* [Exercise text]:
--- --- ---

# Nike Shoe Data Ingestion Process

This notebook downloads a Nike shoes data set from DataDotWorld and transforms it into one that is compatible with AI Product Catalog.  AI Product Catalog is built generically and supports different types of products and each product type can coexist in its repository.

The process looks somewhat like the following:
1. Download dataset
2. Clean and transform
3. Extract subcategories
4. Store in DB (blending approach - merges with existing non-overlapping data sets)
5. Implement and store embeddings in Vector DB

Dataset specific tasks fall into this notebook with the generic data processing actions are deferred to the supporting AI Product Catalog Product Library.

## Initialization

In [None]:
import datadotworld as dw
import pandas as pd
import os

from product_dataset_lib import ProductDataset
from product_dataset_lib import get_config_value

In [None]:
DATASET_NAME = 'data-hut/product-data-from-nike'

CATEGORY_DESC = "Shoes"

SENTENCE_TRANSFORMER_MODEL = "sentence-transformers/all-mpnet-base-v2"

In [None]:
DB_HOST = get_config_value("DB_HOST", "127.0.0.1")

--- --- ---

* [Data provided]:
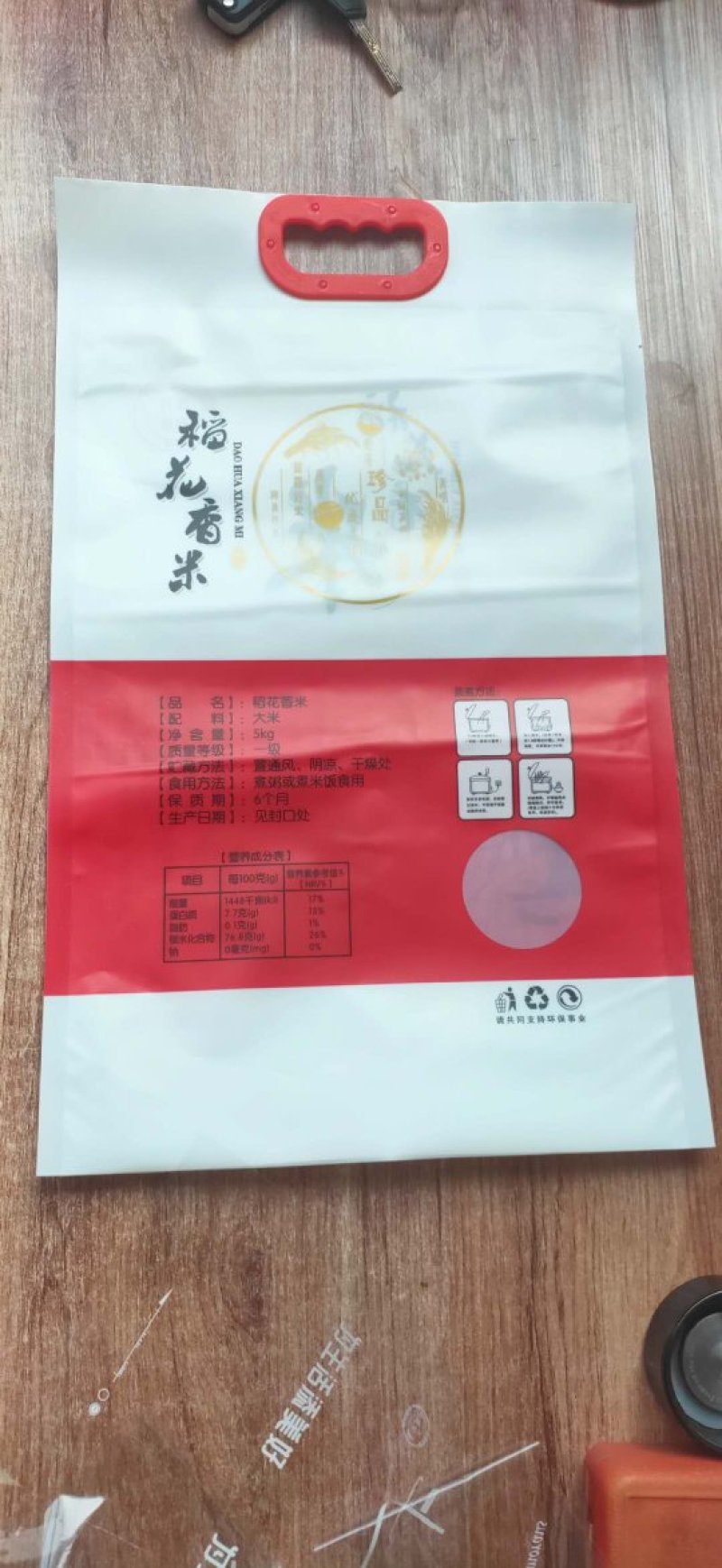 沧州大米包装袋，现货，批发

--- --- ---

* [Exercises to complete]:
**A)** Translate this sentence from the Nike shoe data notebook into Spanish: "AI Product Catalog is built generically and supports different types of products and each product type can coexist in its repository."
**B)** Carry the Nike shoe data ingestion notebook forward from its last line.
The material plays no part in this exercise.

* [Results of the exercise]:
**A)** AI Product Catalog está diseñado de forma genérica y admite distintos tipos de productos, y cada tipo de producto puede coexistir en su repositorio.

**B)**
DB_PORT = get_config_value("DB_PORT", "5432")
DB_NAME = get_config_value("DB_NAME", "ai_product_catalog")
DB_USER = get_config_value("DB_USER", "ai_product_catalog")
DB_PASSWORD = get_config_value("DB_PASSWORD", "ai_product_catalog123")

DB_CONNECTION_STRING = f"host={DB_HOST} port={DB_PORT} dbname={DB_NAME} user={DB_USER} password={DB_PASSWORD}"
print ("DB_CONNECTION_STRING:", DB_CONNECTION_STRING)

## Download

In [None]:
product_data = dw.load_dataset(DATASET_NAME)
product_data.describe()

In [None]:
df = product_data.dataframes["nike_2020_04_13"]
df = df.drop_duplicates()
print (df.shape)
df.head()

In [None]:
print ("Shape = " + str(df.shape))
print ("Number of unique Product IDs = " + str(len(df['product_id'].drop_duplicates())))
print ("Maximum Length of Product ID Column = " + str(df['product_id'].str.len().max()))
print ("Number of unique Brands = " + str(len(df['brand'].drop_duplicates())))
print ("Maximum Length of Product Name Column = " + str(df['product_name'].str.len().max()))
print ("Maximum Length of Product Description Column = " + str(df['description'].str.len().max()))
print ("Maximum Length of Brand Column = " + str(df['brand'].str.len().max()))

## Transform

In [None]:
df['msrp'] = df['sale_price'].astype('float') / 100.0
df['msrp']

In [None]:
df["category"] = CATEGORY_DESC

df["description"].fillna('', inplace=True)

## Process

In [None]:
product_dataset = ProductDataset(DATASET_NAME, 
                                DB_CONNECTION_STRING,
                                SENTENCE_TRANSFORMER_MODEL)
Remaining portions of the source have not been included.